Required work: Word for word, transcribe every line from the one holding "From your perspective, is" through the end of the records, but not the pictures.
[Begin]
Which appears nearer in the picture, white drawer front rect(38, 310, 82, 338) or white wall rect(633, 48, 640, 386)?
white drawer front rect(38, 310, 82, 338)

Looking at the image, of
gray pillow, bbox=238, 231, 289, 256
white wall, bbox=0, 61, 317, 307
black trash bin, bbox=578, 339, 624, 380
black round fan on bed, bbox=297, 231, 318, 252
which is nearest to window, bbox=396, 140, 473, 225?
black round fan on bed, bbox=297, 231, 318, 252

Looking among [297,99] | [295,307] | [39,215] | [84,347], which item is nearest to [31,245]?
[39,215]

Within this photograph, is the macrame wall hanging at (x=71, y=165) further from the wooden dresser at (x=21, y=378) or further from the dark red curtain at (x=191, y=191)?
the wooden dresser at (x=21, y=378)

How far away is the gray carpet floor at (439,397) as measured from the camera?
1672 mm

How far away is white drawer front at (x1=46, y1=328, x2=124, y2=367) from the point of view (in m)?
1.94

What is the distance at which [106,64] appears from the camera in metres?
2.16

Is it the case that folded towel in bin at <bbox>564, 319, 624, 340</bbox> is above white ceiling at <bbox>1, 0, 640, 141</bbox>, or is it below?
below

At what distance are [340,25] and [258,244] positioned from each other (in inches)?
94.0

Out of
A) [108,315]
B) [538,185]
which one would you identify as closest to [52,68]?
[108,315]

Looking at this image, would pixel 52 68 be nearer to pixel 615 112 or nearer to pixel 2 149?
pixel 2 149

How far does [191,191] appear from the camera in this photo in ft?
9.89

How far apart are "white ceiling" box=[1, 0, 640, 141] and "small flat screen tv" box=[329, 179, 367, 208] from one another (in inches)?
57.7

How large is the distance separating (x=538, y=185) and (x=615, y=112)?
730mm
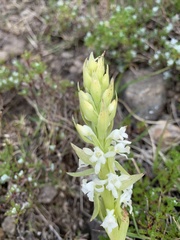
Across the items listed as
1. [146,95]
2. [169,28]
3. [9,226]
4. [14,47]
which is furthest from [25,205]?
[169,28]

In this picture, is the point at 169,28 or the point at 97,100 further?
the point at 169,28

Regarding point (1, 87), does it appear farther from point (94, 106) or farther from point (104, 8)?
point (94, 106)

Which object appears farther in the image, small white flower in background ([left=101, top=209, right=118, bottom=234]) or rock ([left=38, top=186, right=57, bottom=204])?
rock ([left=38, top=186, right=57, bottom=204])

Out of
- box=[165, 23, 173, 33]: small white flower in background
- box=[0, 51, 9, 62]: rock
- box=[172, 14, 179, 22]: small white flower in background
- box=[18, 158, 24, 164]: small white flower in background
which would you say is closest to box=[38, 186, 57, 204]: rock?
box=[18, 158, 24, 164]: small white flower in background

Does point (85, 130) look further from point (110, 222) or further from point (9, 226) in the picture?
point (9, 226)

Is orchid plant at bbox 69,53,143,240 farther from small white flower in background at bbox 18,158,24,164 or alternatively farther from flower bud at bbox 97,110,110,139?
small white flower in background at bbox 18,158,24,164

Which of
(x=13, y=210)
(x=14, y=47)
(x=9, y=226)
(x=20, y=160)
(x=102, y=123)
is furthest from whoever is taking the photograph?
(x=14, y=47)

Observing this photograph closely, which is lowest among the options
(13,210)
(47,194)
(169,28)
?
(47,194)
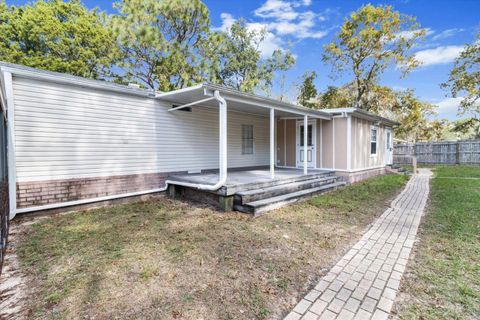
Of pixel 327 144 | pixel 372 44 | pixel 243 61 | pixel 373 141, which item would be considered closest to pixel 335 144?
pixel 327 144

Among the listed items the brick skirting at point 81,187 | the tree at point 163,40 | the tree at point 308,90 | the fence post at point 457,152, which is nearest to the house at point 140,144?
the brick skirting at point 81,187

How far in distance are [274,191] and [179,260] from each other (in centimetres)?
340

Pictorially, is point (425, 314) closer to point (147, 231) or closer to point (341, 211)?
point (341, 211)

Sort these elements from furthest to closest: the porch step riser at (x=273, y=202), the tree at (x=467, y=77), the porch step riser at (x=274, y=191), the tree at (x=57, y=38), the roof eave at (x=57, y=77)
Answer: the tree at (x=467, y=77), the tree at (x=57, y=38), the porch step riser at (x=274, y=191), the porch step riser at (x=273, y=202), the roof eave at (x=57, y=77)

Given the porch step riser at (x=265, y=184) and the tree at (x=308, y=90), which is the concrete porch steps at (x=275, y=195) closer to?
the porch step riser at (x=265, y=184)

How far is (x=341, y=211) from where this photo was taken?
5.44 m

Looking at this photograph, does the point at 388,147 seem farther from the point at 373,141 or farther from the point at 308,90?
the point at 308,90

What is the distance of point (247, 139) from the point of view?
9.68m

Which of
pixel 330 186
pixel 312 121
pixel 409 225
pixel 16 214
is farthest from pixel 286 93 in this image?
pixel 16 214

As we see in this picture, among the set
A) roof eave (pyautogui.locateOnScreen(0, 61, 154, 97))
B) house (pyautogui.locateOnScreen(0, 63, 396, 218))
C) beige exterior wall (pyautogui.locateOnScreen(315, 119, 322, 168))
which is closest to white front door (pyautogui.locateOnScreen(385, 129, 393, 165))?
house (pyautogui.locateOnScreen(0, 63, 396, 218))

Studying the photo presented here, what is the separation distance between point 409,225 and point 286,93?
18.0 metres

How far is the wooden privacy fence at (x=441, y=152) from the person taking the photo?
51.8 ft

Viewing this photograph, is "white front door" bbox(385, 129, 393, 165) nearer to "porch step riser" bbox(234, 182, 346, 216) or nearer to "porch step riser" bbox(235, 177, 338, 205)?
"porch step riser" bbox(235, 177, 338, 205)

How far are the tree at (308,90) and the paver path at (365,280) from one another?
16.8 meters
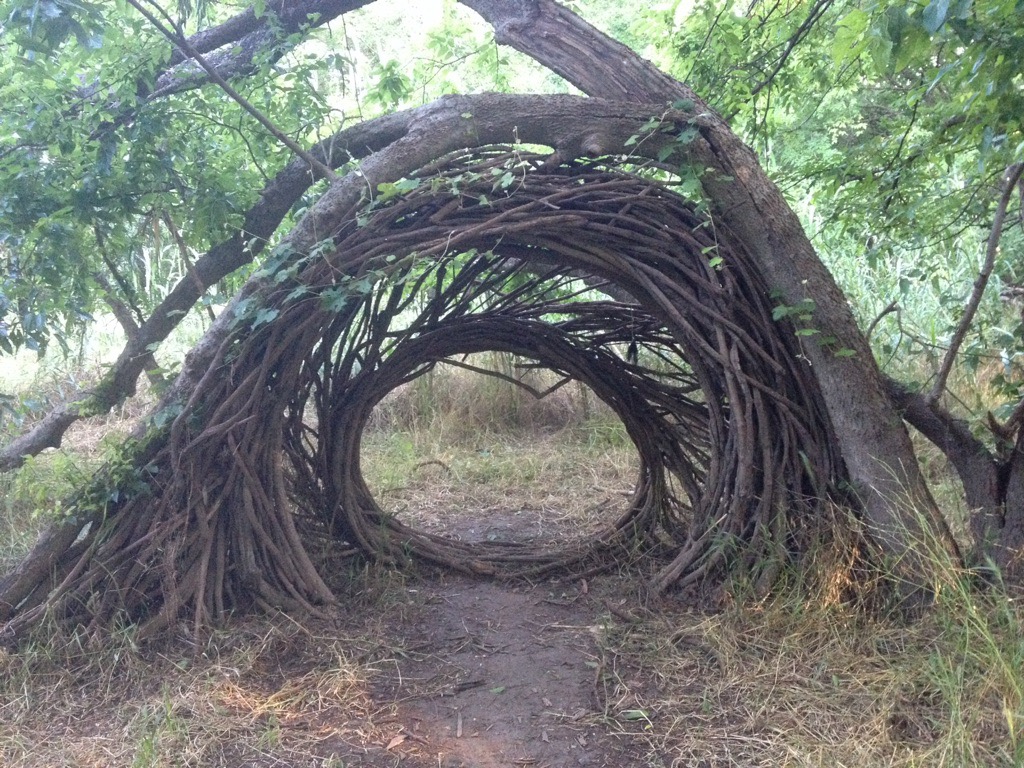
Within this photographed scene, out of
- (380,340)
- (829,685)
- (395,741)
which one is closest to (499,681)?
(395,741)

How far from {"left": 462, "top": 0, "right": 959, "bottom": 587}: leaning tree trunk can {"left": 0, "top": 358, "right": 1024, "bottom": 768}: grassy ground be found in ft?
0.74

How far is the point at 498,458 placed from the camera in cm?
610

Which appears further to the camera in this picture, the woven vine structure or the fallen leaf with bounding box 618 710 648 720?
the woven vine structure

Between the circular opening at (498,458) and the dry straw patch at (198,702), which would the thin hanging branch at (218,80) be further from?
the dry straw patch at (198,702)

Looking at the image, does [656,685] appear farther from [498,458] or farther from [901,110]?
[498,458]

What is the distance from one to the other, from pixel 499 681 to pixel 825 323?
Result: 65.5 inches

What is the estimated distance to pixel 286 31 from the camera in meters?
3.83

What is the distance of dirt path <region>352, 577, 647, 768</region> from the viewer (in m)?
2.56

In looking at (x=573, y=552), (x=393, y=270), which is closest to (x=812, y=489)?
(x=573, y=552)

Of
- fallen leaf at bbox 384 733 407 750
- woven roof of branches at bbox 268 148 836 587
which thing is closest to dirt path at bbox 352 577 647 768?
fallen leaf at bbox 384 733 407 750

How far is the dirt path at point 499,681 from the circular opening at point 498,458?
76cm

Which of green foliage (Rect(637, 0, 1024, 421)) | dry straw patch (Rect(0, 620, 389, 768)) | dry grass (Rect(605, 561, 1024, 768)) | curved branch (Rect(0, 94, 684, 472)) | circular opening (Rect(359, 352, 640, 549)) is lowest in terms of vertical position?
dry straw patch (Rect(0, 620, 389, 768))

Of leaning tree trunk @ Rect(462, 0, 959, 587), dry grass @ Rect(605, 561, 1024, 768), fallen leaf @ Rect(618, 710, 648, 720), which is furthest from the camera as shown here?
leaning tree trunk @ Rect(462, 0, 959, 587)

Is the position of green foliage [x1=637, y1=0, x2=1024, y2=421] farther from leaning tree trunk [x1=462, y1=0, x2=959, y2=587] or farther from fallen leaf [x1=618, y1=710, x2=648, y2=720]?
fallen leaf [x1=618, y1=710, x2=648, y2=720]
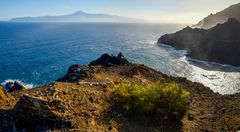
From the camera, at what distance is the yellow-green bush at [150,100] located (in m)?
27.2

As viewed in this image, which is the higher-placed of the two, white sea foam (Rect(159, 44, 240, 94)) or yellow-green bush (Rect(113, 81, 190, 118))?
yellow-green bush (Rect(113, 81, 190, 118))

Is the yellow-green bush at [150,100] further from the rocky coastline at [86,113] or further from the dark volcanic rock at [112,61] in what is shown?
the dark volcanic rock at [112,61]

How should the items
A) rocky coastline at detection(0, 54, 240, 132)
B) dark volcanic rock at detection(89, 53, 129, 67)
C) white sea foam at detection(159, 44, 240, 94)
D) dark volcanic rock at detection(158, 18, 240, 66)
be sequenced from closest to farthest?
rocky coastline at detection(0, 54, 240, 132), dark volcanic rock at detection(89, 53, 129, 67), white sea foam at detection(159, 44, 240, 94), dark volcanic rock at detection(158, 18, 240, 66)

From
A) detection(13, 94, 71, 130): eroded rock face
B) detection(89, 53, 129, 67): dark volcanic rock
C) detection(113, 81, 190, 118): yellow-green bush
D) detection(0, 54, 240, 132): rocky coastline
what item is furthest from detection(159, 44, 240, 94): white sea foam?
detection(13, 94, 71, 130): eroded rock face

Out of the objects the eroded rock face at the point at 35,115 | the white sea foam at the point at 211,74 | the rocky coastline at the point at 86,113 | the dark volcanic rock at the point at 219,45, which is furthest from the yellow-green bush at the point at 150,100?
the dark volcanic rock at the point at 219,45

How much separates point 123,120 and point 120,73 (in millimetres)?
18910

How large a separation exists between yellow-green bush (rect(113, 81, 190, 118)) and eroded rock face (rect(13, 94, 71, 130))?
6.85m

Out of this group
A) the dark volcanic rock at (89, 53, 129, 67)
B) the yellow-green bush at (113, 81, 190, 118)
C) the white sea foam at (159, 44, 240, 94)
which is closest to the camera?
the yellow-green bush at (113, 81, 190, 118)

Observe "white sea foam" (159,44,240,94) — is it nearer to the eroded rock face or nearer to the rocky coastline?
the rocky coastline

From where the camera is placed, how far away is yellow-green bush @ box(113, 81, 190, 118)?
27188mm

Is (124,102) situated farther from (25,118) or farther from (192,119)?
(25,118)

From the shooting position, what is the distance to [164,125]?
27656mm

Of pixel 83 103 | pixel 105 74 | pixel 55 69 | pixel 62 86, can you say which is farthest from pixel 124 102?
pixel 55 69

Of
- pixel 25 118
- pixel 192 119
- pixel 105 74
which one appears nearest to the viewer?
pixel 25 118
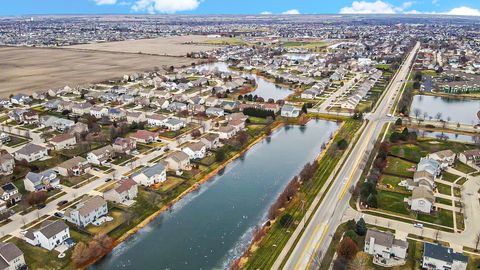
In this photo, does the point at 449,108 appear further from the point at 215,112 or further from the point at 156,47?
the point at 156,47

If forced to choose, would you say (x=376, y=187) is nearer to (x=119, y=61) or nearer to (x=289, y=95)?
(x=289, y=95)

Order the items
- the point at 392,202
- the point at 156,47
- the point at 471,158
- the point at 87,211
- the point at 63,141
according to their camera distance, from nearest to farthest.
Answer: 1. the point at 87,211
2. the point at 392,202
3. the point at 471,158
4. the point at 63,141
5. the point at 156,47

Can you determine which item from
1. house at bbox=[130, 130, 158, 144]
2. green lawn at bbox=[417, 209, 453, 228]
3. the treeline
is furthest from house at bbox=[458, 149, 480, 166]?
house at bbox=[130, 130, 158, 144]

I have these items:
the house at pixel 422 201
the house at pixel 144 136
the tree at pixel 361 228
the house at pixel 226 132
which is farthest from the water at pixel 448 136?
the house at pixel 144 136

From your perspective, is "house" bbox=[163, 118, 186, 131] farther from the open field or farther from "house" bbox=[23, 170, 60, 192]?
the open field

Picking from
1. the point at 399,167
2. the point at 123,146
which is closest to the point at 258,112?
the point at 123,146

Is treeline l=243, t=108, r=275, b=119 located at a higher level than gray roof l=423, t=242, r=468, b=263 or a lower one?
higher
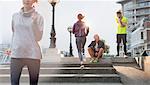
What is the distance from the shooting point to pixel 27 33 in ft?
14.5

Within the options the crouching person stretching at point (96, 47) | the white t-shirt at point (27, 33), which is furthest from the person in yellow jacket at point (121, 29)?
the white t-shirt at point (27, 33)

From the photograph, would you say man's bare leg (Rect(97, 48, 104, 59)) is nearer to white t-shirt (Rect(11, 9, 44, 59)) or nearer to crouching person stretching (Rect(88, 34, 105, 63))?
crouching person stretching (Rect(88, 34, 105, 63))

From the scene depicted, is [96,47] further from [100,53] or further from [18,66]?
[18,66]

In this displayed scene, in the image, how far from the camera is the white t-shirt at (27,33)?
4.36 m

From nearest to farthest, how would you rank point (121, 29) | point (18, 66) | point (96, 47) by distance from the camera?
1. point (18, 66)
2. point (96, 47)
3. point (121, 29)

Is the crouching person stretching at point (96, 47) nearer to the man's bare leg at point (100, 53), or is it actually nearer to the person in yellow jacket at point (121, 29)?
the man's bare leg at point (100, 53)

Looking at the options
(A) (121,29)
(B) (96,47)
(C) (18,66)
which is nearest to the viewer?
(C) (18,66)

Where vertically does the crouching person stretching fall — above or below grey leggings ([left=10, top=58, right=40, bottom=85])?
above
[End]
Result of the task:
From your perspective, is "house" bbox=[163, 118, 186, 131] farther from the open field or farther from "house" bbox=[23, 170, 60, 192]?
the open field

Picking from
1. the point at 399,167
2. the point at 123,146
which is closest to the point at 258,112?
the point at 123,146

Is treeline l=243, t=108, r=275, b=119 located at a higher level than gray roof l=423, t=242, r=468, b=263 or a lower one?
higher
What is the distance from the shooting point to pixel 27 33 in ft?
14.5

Within the options the crouching person stretching at point (96, 47) | the white t-shirt at point (27, 33), which is furthest from the person in yellow jacket at point (121, 29)?
the white t-shirt at point (27, 33)

From the photograph, would you say man's bare leg (Rect(97, 48, 104, 59)) is nearer to white t-shirt (Rect(11, 9, 44, 59)) or nearer to crouching person stretching (Rect(88, 34, 105, 63))?
crouching person stretching (Rect(88, 34, 105, 63))

From the scene depicted, is [96,47] further from [100,53] or further from [18,66]?
[18,66]

In this displayed scene, in the image, how far from the camera is the white t-shirt at (27,33)?
4.36 m

From nearest to farthest, how would you rank point (121, 29) | point (18, 66) | point (96, 47) by distance from the camera?
1. point (18, 66)
2. point (96, 47)
3. point (121, 29)

Is the crouching person stretching at point (96, 47) nearer to the man's bare leg at point (100, 53), or is it actually nearer to the person in yellow jacket at point (121, 29)?
the man's bare leg at point (100, 53)

Looking at the options
(A) (121,29)
(B) (96,47)
(C) (18,66)
which is nearest to the viewer?
(C) (18,66)

Where vertically does the crouching person stretching fall — above or below grey leggings ([left=10, top=58, right=40, bottom=85])?
above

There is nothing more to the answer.